**EXCERPT:**
April 02, 1993|From Times Wire Services

WASHINGTON — The healthy pace of manufacturing activity slowed sharply in March, a key industry group said Thursday, while new claims for unemployment benefits jumped, providing fresh evidence that the economy has slowed from its rapid year-end acceleration.

Samuel D. Kahan, an economist with Fuji Securities in Chicago, portrayed the national economic expansion as a "steak without any sizzle." But he also said there was no danger of its ending soon.

"The economy has turned the corner and has become self-feeding," Kahan said. He estimated that it will continue to grow at between a 2% and 2.5% rate until midyear and then increase to about 3%.

Economist Sung Won Sohn, of the Norwest Corp. in Minneapolis, said the slower growth in the first quarter of this year has been "a welcome phenomenon because the nation cannot afford a spending spree given the heavy debt burden on the part of consumers and businesses."

But, Sohn added, "the risk is that the slowdown could turn into a dip, which happened in 1990, 1991 and 1992. I'm sure it will be used as an argument for the President's economic stimulus program."

Although U.S. manufacturing grew for a sixth-straight month in March, the pace slackened from February as business production eased off the surging levels posted earlier in the year, according to the National Assn. of Purchasing Management.

The purchasing managers' index, a calculation based on the survey results, dipped to 53.4% in March from 55.8% in February and 58% in January. A reading above 50% generally indicates that the manufacturing sector is expanding, while one below 50% suggests a contraction.

"I think we will continue to have growth, it's just going to be much more moderate growth," said Robert Bretz, chairman of the association's business survey committee and director of corporate purchasing at Pitney Bowes Inc.

**WORK REQUIRED:**
Print the passage of the article on the March manufacturing slowdown from "Although U.S. manufacturing" up to and including "of Purchasing Management.".

**DATASET EXCERPTS:**
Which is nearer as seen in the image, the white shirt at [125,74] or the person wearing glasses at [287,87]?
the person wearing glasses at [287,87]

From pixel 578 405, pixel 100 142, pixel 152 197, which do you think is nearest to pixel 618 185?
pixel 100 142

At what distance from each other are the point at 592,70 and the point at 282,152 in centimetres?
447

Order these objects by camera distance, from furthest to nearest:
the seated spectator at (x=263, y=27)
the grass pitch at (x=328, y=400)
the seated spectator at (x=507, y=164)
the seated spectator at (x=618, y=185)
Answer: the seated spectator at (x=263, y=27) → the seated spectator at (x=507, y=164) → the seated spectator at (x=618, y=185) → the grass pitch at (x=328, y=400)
---
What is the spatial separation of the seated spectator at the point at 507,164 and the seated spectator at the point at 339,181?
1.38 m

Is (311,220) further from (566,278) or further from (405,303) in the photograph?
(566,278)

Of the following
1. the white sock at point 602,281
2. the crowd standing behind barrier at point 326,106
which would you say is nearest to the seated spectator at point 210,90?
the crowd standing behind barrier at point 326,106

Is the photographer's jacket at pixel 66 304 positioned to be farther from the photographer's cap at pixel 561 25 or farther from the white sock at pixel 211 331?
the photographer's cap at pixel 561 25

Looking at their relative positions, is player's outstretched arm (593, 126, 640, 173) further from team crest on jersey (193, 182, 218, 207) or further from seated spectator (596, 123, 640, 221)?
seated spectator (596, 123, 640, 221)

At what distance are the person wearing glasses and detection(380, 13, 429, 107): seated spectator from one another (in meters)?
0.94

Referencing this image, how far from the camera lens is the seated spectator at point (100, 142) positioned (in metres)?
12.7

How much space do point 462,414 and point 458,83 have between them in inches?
==
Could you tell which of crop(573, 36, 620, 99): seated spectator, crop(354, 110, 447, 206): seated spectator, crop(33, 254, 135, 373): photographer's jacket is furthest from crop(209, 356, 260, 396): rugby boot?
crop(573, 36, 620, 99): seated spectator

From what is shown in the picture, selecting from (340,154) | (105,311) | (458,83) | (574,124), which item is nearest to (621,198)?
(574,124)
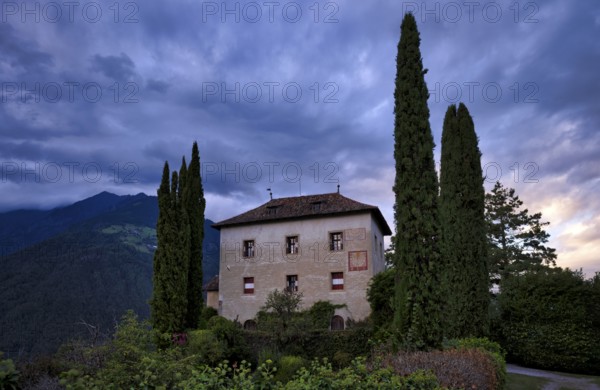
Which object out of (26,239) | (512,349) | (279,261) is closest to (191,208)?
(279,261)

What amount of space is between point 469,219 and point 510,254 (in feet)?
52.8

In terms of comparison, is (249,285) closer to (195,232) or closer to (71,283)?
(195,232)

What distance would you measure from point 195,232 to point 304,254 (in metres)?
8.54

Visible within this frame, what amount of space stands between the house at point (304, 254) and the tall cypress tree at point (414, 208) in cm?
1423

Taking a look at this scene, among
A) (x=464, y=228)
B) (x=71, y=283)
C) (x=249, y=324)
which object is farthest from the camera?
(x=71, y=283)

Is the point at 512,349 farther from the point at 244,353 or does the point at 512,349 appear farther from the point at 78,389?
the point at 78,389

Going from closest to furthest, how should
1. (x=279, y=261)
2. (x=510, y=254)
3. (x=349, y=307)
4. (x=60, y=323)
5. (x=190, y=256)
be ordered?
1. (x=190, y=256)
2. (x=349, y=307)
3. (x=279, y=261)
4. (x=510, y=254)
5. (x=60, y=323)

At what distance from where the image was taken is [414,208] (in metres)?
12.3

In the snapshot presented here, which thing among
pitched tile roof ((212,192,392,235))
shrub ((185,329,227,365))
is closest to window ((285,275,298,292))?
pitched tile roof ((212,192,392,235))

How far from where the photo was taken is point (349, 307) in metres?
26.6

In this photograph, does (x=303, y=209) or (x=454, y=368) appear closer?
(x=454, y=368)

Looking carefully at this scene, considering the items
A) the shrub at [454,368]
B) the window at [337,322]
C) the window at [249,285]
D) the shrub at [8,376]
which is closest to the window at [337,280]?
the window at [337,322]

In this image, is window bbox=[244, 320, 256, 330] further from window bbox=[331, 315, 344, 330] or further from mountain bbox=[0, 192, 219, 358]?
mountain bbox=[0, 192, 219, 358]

**SOLUTION TO THE EXERCISE:**
Although U.S. manufacturing grew for a sixth-straight month in March, the pace slackened from February as business production eased off the surging levels posted earlier in the year, according to the National Assn. of Purchasing Management.